Extract provided
[Sca-cooks] Ethnic was American Diet was Anchovette

Phil Troy / G. Tacitus Adamantius adamantius.magister at verizon.net
Fri Jul 15 05:17:37 PDT 2005


On Jul 14, 2005, at 11:15 PM, Bill Fisher wrote:

> I like the tamarind flavor and it is one of those items whose  
> flavor is
> best described using its own name.

Well, if you're describing something to someone who has no frame of  
reference, you have to be creative ;-).

> I can get the whole pods here in town, or sweetened or unsweetened
> processed paste.  I haven't played with it as its own ingredient  
> though.

Yeah, me, too. I can get the whole pods, too, but mostly I buy the  
scraped pulp pressed into bricks and semi-dried, with the seeds in it  
that look like nuts in fudge. I keep waiting for the day when I get  
to see someone pick up such a brick and take a big ol' bite out of it.

Extracted records
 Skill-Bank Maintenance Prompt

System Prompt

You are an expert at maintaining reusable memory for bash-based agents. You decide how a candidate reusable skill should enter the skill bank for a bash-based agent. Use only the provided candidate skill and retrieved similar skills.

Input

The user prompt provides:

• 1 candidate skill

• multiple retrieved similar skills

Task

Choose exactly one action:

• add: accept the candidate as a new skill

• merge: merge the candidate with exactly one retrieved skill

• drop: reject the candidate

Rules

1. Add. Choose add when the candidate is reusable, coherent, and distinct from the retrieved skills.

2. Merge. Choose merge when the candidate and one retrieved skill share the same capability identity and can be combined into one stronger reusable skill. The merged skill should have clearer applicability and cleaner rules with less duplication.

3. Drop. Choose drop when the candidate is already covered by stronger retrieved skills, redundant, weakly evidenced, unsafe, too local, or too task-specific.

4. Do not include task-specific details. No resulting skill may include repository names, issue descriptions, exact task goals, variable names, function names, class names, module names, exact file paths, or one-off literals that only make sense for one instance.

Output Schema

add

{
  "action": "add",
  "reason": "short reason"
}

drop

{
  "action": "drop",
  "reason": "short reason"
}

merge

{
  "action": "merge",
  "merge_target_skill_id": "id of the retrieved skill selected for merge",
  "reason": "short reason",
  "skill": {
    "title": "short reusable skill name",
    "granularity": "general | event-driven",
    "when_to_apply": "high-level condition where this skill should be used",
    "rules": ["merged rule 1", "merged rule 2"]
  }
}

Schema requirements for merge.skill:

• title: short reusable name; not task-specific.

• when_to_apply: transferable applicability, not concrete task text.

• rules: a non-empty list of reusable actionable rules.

---

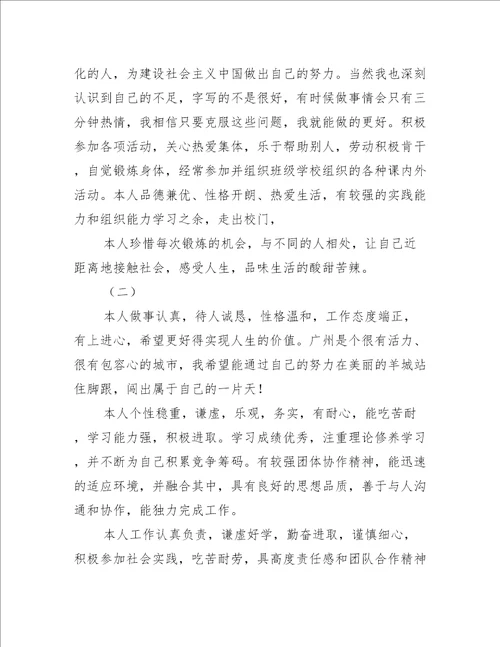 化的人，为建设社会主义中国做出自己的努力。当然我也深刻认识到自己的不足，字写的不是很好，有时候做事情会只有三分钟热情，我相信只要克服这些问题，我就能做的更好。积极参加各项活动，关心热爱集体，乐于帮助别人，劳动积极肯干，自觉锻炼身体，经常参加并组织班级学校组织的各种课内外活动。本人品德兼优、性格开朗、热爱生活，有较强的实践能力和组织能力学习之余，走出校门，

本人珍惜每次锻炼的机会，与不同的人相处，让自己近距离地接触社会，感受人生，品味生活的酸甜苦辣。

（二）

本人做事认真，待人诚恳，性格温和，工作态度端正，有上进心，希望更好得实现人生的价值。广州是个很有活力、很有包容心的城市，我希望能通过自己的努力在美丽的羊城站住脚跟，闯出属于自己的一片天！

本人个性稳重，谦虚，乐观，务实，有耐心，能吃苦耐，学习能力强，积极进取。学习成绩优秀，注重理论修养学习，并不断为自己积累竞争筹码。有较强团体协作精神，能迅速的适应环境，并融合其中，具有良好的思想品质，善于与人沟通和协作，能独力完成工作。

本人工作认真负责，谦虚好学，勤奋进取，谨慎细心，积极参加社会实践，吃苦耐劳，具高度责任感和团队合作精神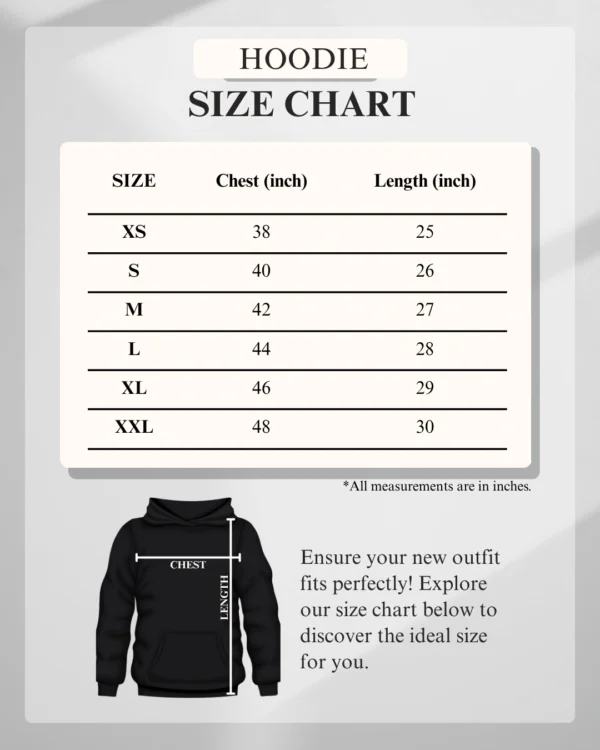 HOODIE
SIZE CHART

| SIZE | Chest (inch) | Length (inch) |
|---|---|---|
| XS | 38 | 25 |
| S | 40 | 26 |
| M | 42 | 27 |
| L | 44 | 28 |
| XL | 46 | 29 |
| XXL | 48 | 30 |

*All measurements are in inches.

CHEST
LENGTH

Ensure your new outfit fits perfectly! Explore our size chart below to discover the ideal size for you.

==

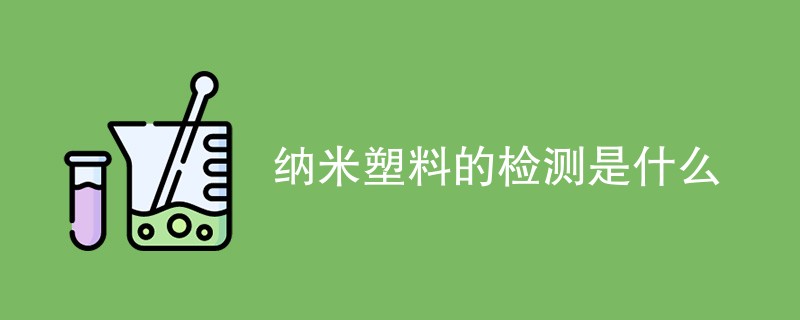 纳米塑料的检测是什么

Work item A
Which forms of tamarind does the tamarind post say the two writers can get?
Work item B
Write what comes next in the tamarind post, starting after its final sentence.
Nothing here requires the lines.

Answer space A
- Whole pods
- Sweetened processed paste
- Unsweetened processed paste
- Scraped pulp pressed into semi-dried bricks with the seeds in it

Answer space B
> I grew up with the tinned anchovies that were packed in oil.  It  
> was what
> was for lunch when I was at my late grandfather's house.  Bread, some
> kind of tinned fish (or cuttlefish), and unsweet tea (he was diabetic
> due to an accidental
> overdose when he was receiving chemotherapy, I think).  But he had  
> picked
> up the taste for it when he was in England during WWII.   He also said
> he liked salted fish from his depression era upbringing as well in the
> Coal Regions
> of PA (Summit Hill/Tamaqua).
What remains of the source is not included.